Analysts say more action is likely next year, when officials might unveil changes to the way the agency communicates with the public and could debate another round of bond buying. But today, 9 out of 10 Fed officials voted to keep policies unchanged. For investors, this largely means more of the same—ultra low interest rates. “It’s increasingly difficult for investors who require income to meet their needs,” says Mitch Schlesinger, a financial adviser in Bethesda, Md.

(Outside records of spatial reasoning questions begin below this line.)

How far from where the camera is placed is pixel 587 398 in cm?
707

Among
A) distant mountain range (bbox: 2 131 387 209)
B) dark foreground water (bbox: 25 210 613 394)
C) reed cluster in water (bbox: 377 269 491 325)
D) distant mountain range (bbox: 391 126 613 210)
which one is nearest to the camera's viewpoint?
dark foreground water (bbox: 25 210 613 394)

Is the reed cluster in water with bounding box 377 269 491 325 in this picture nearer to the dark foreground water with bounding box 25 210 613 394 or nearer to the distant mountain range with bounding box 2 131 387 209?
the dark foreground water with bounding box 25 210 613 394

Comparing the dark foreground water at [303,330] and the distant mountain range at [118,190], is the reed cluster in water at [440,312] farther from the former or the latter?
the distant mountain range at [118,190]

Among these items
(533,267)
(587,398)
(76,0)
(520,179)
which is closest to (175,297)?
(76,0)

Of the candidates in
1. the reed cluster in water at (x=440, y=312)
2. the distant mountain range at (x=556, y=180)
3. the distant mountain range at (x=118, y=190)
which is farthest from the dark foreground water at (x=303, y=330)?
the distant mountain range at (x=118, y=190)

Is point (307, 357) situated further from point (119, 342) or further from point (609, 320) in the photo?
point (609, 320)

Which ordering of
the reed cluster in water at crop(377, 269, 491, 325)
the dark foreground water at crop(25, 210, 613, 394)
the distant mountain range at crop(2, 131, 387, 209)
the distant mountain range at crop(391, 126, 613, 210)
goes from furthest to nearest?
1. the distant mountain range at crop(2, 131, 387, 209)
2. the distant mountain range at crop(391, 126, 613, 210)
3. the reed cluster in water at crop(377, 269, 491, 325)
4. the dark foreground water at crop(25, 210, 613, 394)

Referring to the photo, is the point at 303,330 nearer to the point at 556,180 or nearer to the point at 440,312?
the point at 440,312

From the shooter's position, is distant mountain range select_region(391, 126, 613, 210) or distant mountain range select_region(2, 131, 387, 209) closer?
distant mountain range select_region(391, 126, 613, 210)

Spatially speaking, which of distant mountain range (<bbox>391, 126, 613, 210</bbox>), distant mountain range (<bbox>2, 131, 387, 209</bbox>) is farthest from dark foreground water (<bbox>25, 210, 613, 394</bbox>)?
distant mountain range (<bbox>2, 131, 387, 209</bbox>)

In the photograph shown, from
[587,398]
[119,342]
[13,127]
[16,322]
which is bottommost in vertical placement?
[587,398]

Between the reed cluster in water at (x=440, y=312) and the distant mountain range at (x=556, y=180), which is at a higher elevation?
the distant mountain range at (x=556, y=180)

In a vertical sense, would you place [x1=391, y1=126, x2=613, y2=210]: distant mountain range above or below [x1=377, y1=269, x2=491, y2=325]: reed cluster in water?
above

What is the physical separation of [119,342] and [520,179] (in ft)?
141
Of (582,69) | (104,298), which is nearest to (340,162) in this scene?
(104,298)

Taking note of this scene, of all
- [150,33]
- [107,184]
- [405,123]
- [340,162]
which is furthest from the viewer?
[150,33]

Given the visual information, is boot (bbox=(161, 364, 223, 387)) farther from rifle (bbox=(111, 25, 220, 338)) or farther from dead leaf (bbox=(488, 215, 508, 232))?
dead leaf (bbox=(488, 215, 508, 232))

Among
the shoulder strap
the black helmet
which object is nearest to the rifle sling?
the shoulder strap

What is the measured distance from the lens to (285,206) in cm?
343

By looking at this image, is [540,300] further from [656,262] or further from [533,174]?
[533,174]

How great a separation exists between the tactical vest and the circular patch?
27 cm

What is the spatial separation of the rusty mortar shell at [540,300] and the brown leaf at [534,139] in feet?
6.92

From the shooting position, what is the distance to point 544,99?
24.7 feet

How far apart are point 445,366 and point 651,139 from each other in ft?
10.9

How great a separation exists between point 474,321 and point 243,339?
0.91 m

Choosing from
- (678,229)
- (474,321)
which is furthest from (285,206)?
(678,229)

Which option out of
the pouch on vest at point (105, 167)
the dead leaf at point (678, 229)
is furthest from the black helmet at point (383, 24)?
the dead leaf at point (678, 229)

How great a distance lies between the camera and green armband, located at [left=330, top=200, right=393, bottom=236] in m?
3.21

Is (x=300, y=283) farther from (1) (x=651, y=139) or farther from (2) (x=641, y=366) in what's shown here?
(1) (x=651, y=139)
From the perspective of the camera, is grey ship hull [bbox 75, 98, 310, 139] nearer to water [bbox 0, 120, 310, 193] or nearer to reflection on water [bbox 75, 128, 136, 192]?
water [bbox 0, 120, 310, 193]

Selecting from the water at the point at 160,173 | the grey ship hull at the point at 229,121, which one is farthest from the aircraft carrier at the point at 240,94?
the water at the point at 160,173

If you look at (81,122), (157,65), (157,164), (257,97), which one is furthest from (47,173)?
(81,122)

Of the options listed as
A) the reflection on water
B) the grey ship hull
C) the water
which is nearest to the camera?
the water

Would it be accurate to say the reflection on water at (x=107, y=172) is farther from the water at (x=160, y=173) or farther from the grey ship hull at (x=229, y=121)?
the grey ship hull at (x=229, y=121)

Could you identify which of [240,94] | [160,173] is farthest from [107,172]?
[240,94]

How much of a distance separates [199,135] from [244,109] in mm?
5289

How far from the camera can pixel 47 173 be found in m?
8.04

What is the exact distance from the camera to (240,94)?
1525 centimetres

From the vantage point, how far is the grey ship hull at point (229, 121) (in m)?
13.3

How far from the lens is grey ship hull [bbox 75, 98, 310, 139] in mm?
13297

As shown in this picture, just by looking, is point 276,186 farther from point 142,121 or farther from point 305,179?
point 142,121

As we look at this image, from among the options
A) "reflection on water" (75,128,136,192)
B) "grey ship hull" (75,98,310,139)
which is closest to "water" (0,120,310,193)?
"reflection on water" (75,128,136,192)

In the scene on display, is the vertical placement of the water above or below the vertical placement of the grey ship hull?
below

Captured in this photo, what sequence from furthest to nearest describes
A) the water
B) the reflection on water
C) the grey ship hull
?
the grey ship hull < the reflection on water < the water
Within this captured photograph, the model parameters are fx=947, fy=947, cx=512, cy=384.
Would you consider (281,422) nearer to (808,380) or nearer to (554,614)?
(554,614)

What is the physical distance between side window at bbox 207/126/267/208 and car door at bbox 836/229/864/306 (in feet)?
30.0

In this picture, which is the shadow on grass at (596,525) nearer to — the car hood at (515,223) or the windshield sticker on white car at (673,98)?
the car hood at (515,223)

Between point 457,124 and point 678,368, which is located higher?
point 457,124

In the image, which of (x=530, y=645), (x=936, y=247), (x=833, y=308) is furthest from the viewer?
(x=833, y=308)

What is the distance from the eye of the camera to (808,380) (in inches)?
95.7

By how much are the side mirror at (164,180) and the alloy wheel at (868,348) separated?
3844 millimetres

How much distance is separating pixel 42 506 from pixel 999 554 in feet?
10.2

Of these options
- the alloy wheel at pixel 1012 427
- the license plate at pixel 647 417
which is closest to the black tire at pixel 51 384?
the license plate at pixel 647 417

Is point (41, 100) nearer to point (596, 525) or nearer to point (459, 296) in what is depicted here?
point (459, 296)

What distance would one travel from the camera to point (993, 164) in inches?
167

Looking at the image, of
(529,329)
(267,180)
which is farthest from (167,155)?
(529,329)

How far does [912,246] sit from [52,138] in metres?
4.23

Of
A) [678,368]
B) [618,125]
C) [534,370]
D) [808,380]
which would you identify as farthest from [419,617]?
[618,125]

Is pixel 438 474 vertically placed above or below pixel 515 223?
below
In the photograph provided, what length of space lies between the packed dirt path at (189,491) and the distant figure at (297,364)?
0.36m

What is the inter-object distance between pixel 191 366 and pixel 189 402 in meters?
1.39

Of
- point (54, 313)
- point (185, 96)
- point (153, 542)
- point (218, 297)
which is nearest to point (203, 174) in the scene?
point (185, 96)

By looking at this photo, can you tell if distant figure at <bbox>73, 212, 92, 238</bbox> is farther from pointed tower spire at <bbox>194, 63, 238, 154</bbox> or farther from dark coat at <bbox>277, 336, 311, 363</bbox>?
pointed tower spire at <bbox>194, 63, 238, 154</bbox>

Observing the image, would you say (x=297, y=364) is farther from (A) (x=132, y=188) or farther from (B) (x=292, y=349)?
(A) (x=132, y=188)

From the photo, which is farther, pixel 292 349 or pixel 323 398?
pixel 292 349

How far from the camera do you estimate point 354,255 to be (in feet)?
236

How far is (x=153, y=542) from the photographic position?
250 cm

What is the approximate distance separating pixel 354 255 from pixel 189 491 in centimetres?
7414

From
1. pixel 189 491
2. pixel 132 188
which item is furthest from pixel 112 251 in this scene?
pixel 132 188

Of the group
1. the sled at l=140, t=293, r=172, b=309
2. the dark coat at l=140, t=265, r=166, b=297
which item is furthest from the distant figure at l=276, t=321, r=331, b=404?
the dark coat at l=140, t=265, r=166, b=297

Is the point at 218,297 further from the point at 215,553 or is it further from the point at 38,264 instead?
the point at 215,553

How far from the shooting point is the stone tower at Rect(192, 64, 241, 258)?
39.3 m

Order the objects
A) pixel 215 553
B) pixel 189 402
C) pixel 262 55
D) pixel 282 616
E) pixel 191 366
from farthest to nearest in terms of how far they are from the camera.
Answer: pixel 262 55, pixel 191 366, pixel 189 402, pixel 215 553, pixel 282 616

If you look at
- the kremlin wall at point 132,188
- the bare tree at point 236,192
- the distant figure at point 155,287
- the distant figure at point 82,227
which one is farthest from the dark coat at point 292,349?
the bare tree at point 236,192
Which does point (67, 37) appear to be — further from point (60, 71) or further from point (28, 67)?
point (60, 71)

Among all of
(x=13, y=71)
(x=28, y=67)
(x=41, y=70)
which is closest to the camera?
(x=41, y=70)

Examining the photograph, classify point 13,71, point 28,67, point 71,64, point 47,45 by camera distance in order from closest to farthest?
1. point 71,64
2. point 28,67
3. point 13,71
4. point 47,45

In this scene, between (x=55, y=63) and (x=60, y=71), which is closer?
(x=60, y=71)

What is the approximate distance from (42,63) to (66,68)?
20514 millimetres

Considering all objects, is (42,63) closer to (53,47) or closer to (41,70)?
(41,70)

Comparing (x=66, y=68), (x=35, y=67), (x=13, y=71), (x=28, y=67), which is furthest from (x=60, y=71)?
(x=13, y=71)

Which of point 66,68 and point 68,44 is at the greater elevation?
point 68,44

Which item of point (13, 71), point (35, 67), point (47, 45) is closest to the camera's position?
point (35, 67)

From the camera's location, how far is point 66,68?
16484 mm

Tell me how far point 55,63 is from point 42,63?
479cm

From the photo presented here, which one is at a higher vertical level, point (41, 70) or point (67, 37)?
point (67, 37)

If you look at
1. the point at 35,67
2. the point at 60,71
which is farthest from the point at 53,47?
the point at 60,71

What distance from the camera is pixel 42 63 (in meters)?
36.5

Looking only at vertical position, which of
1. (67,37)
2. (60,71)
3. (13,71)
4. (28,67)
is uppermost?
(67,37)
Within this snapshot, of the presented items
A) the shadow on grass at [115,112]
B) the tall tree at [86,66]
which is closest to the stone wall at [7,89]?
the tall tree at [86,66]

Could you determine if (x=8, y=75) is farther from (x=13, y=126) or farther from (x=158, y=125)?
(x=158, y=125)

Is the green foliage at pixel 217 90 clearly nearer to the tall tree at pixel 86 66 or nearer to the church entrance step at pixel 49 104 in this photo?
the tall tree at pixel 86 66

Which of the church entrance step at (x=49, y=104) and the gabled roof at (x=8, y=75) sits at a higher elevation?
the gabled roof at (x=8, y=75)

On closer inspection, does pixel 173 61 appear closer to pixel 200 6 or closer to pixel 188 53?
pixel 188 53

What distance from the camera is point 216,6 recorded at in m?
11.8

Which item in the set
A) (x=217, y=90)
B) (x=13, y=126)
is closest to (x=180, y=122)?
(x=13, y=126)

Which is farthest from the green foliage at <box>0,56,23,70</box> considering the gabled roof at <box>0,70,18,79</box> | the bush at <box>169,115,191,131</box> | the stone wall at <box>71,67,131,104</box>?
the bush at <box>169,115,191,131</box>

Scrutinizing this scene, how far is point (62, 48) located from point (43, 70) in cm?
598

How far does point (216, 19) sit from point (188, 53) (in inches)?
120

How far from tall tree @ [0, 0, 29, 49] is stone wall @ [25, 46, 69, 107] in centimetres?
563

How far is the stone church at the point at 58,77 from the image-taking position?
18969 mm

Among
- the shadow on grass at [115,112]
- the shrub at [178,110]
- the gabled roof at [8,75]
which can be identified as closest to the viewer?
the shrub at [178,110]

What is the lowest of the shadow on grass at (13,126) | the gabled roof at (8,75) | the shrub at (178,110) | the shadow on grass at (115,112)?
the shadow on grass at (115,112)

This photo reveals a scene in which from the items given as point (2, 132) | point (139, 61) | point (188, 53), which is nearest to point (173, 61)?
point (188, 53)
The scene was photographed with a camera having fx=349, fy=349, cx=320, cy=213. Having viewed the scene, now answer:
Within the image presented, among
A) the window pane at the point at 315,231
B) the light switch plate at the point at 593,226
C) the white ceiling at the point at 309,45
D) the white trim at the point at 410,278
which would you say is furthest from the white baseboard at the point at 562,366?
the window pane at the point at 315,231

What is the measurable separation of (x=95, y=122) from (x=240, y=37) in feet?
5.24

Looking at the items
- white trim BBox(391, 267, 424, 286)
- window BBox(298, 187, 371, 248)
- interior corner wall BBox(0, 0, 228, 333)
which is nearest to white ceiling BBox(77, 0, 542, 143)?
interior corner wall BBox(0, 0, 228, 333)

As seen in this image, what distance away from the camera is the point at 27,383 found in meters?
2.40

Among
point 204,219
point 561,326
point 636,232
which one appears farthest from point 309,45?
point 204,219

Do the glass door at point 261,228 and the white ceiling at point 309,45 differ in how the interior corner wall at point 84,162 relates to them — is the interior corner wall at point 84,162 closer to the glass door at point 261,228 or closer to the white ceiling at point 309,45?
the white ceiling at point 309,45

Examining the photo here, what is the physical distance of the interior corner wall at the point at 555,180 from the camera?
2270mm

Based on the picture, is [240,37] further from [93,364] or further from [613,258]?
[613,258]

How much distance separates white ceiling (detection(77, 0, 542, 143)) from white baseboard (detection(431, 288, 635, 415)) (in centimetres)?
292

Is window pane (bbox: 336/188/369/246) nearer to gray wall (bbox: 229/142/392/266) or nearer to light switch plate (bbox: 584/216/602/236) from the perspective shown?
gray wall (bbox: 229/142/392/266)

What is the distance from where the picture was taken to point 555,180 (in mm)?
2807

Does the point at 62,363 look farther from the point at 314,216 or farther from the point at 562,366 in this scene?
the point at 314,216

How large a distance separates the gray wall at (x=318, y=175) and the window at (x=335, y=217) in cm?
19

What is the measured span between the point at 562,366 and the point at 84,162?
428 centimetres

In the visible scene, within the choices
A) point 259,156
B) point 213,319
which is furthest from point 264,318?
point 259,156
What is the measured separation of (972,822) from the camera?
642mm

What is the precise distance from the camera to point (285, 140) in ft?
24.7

The low Treasury yields are pushing investors to buy riskier bonds that offer more yield, advisers say. Schlesinger, for instance, is putting more money into investment-grade corporate bonds and high-yield bonds. And T. Doug Dale, an adviser with Security Ballew Wealth Management in Jackson, Ms., is buying more emerging-market bonds from countries like Brazil, China and India that offer higher-yield bonds and have lower debt levels than many developed countries. But Dale is still keeping a stake in Treasurys, which would do well if European debt problems worsen.
For stocks, the low-yield environment continues to push people into dividend-paying shares, says Devin Pope, an adviser with Albion Financial Group in Salt Lake City. Some companies like Pfizer and General Electric have also recently boosted their dividends, making the holdings more appealing for people who need the income.
But advisers caution against feeling too emboldened by those expectations. For instance, investors shouldn’t take the Fed’s word as a sign that it’s safe to invest heavily in longer-dated bonds, advisers say. While the Fed says it doesn’t plan to raise rates in the near future, rates can still come up if the economy grows faster than expected — and investors holding longer-dated bonds would see prices drop more than those holding shorter-maturity bonds, says Schlesinger . “It’s a target and that target can change,” he says.